児童生徒の夢がかなう福島の教育の実現に向けて -039/157page
(5) 第5時
<方法意識>
<相手意識>
VTRの視聴による対話1
相手の発言と関わらない対話と関わり合う
対話のVTRを視聴させ、方法や相手を意識させる◎ ここでは、前時までの学習内容を振り返り、自分が立てた対話に対する目標を確認させた。これは、自分自身の課題を振り返ることにより、本時の活動(対話)に対する意欲を高めさせるためである。
次に、対話の相手への意識を持たせるために、相手の発言と関わらない対話、さらに、関わり合う対話のVTRを視聴させた。漠然とした対話の相手を具体化させることで、より<相手意識>を高めさせるためである。また、相手の発言の一部を自分の発言に取り入れることが大切であることを意識して対話に取り組めるようにさせるためでもある。VTRの視聴後、関わらない対話の問題点について発表させた。

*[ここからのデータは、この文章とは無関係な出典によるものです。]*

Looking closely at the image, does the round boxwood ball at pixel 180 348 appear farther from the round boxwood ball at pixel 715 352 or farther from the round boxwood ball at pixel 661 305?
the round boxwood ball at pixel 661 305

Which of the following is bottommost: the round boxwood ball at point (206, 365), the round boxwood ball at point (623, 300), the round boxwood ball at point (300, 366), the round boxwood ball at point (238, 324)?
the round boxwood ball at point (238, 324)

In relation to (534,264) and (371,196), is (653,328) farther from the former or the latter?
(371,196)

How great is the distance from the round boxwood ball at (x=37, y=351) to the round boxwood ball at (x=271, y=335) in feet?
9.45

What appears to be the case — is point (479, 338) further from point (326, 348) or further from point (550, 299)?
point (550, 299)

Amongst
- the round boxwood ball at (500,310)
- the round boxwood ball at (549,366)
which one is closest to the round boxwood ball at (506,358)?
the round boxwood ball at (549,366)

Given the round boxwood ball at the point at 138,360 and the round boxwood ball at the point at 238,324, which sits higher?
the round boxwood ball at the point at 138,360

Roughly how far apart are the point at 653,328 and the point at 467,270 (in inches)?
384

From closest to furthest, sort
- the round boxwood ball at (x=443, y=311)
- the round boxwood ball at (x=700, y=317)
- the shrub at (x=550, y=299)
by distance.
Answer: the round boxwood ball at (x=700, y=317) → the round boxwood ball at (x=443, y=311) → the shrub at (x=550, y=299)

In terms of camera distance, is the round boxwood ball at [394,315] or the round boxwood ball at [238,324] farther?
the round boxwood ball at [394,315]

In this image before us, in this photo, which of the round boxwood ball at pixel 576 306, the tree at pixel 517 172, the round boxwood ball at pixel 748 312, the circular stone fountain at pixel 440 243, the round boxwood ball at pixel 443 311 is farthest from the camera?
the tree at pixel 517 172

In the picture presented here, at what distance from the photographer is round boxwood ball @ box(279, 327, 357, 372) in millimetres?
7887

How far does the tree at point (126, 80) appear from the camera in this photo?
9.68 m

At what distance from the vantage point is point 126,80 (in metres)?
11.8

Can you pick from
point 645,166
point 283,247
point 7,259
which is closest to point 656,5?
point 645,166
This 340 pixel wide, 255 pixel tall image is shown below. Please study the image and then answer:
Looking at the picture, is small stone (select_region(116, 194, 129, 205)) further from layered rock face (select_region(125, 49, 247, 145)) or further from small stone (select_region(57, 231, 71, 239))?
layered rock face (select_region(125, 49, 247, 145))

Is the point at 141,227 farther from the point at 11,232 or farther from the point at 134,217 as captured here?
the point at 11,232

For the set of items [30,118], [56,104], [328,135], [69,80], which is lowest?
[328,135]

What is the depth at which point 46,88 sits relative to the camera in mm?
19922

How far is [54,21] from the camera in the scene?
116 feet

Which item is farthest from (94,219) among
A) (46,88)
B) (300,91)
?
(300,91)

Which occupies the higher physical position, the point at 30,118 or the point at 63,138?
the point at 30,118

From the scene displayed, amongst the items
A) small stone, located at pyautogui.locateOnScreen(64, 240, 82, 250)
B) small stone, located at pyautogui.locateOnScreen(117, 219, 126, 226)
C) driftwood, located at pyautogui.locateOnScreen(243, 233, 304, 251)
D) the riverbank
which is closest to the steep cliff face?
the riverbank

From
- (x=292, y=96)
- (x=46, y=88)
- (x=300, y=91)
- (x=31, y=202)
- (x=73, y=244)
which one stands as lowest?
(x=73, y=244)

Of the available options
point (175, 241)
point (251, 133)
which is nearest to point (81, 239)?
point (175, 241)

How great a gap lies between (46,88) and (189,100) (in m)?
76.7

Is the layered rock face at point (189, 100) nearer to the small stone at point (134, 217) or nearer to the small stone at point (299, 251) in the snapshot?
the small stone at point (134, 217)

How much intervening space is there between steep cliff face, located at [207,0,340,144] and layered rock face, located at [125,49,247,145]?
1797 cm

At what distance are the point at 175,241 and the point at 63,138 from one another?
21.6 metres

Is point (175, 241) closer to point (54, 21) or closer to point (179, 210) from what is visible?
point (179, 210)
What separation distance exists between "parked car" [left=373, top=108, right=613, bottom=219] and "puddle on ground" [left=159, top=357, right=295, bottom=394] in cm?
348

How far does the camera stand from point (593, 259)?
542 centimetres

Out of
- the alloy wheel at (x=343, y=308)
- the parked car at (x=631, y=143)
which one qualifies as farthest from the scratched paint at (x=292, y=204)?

相手と関わり合う対話のために、どのような方法があるのか等、生徒はとても真剣に取り組み、1つ1つの発言に共感した様子であった。その後、課題を確認し、ペアごとの対話に入った。その際、対話の様子をVTRに録画した。
[ A君とBさんの対話の一部 ]
A 君: 校長先生は、「言葉には力がある」って言ってたよ。
Bさん: 「言葉に力がある」って言うのは、わかる気がする。だって言葉によってうれ
しくなったり、逆に傷ついたりすることってよくあるよね。
A 君: 本当だね。すごくむかついたりすることあるよ。
Bさん: 特にあんまりよくわかんない人だと、話し方とかで嫌な感じって初めの印象を
持つよね。
A 君: 初めの印象って言えば、表情とかも、大きいと思うな。優しそうな人とか恐そ
うな人とか。
Bさん: それってあると思う。その人の人柄が表れるからかな。
A 君: そうだね。なんかこんな話をしていると、ふだん自分がどんな風に話してるの
か心配になってくる。
Bさん: うん。話している時って意外と無意識だから、結構相手のこと傷つけちゃった
りしているかもしれない。
A 君: 「言葉の暴力」って言うぐらいだから、気をつけた方がいいよね。
Bさん: そうだね。人を励ましたり、楽しませたり、いい方向で言葉を使っていきたい
な。◎ 次に、対話の様子を振り返るために、ビデオに録画したものを視聴した。生徒は、自分が対話している様子を客観的に見た機会が少ないため、いろいろな反応を示した。「相手をしっかり見て話している。」「話がとぎれないで続いている。」「話の内容が関わり合っていていい。」「もう少し声を大きくするといい。」など普段自分では気付けない面を発見することで、対話に対する考えを深めていた。さらに、ペア同士による相互評価を行った。次に示すのは相互評価の例である。
[ 相互評価C男からD子 ]
前回より声の大きさも、速さがちょうどよかったので、聞きやすく、とてもよかった。内容もわかりやすかった。これからもがんばって。 (C男より) [ 相互評価D子からC男 ]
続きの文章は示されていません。